• [WHAT IS BEING ASKED] For each statement, decide whether it agrees with the mailing list message below. Answer yes or no and quote the deciding words from the message. 1. The fix concerns Bug#52849. 2. The example query sets the character set to latin1. 3. After the extra conversion was added, the index on the DATETIME column was no longer used.

List:Commits« Previous MessageNext Message »
From:Alexander Barkov Date:April 29 2010 1:27pm
Subject:Re: bzr commit into mysql-trunk-bugfixing branch (bar:3025) Bug#52849
WL#2649
View as plain text  
Hi Guilhem,

Alexander Barkov wrote:
> Hi Guilhem,
> 
> 
> Guilhem Bichot wrote:
>> Hello,
>>
>> Alexander Barkov a écrit, Le 28.04.2010 21:42:
>>> Hi Guilhem,
>>>
>>> Thanks for review! Please see my comments below:
>>
>> I realized that what I am reviewing could be called a "Bar code", 
>> which is a funny pun.
> 
> Funny :)
> 
>> Comments below.
>>
>>> Guilhem Bichot wrote:
>>>> Hello,
>>>>
>>>> Alexander Barkov a écrit, Le 28.04.2010 14:13:
>>>>> #At file:///home/bar/mysql-bzr/mysql-trunk-bugfixing/ based on 
>>>>> revid:dao-gang.qu@stripped
>>>>>
>>>>>  3025 Alexander Barkov    2010-04-28
>>>>>       Bug#52849 [Com]: datetime index not work
>>>>>       Problem: after introduction of "WL#2649 Number-to-string 
>>>>> conversions"
>>>>>             This query:
>>>>>         SET NAMES cp850; -- Or any other non-latin1 ASCII-based 
>>>>> character set
>>>>>         SELECT * FROM t1
>>>>>         WHERE datetime_column='2010-01-01 00:00:00'
>>>>>       started to add extra character set conversion:         SELECT 
>>>>> * FROM t1
>>>>>         WHERE CONVERT(datetime_column USING cp850)='2010-01-01 
>>>>> 00:00:00';
>>>>>             so index on DATETIME column was not used anymore.
>>>>>             Fix:
>>>>>       avoid convertion of NUMERIC/DATETIME items
>>>>>       (i.e. those with derivation DERIVATION_NUMERIC).
>>
>>>>> === modified file 'sql/item.cc'
>>>>> --- a/sql/item.cc    2010-04-19 08:27:46 +0000
>>>>> +++ b/sql/item.cc    2010-04-28 12:04:20 +0000
>>>>> @@ -1796,6 +1796,20 @@ bool agg_item_set_converter(DTCollation 
>>>>>                                    &dummy_offset))

• [SUPPLIED INFORMATION]
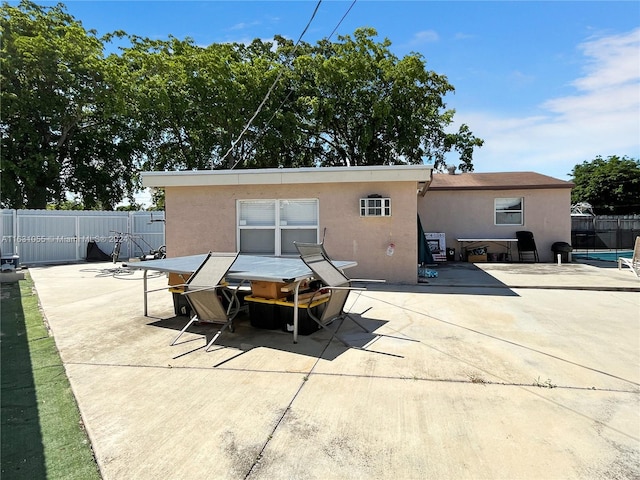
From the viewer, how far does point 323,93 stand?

* * *

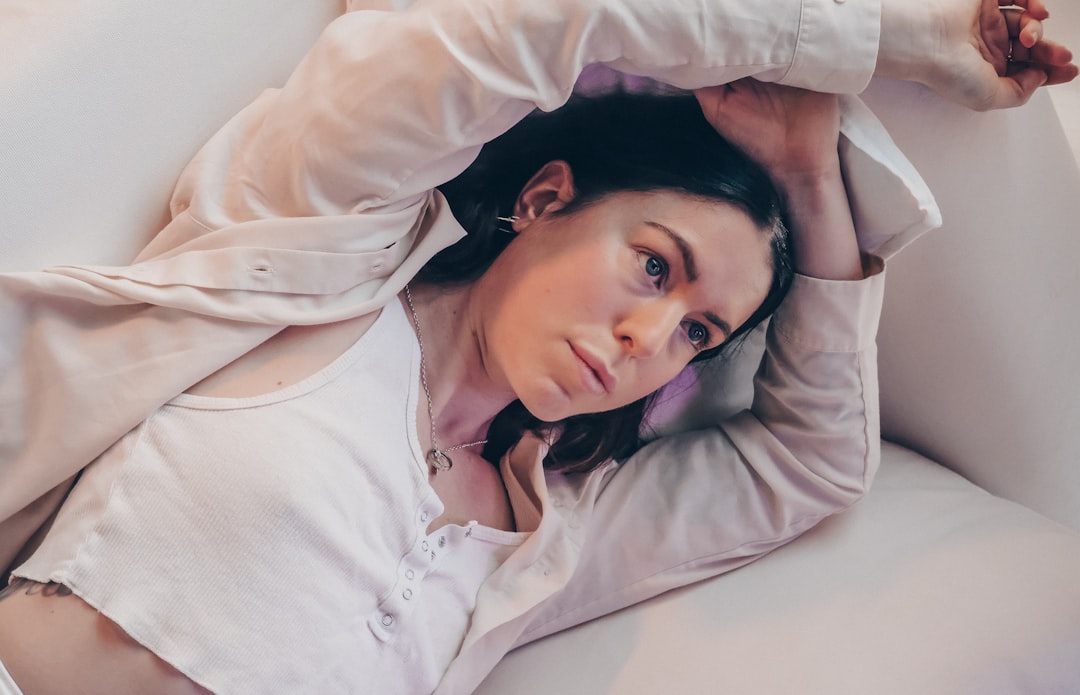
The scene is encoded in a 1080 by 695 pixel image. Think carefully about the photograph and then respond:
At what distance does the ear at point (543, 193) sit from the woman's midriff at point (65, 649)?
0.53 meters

• [EXERCISE SOLUTION]
1. Yes: "Bug#52849 [Com]: datetime index not work"
2. No: "SET NAMES cp850;"
3. Yes: "so index on DATETIME column was not used anymore."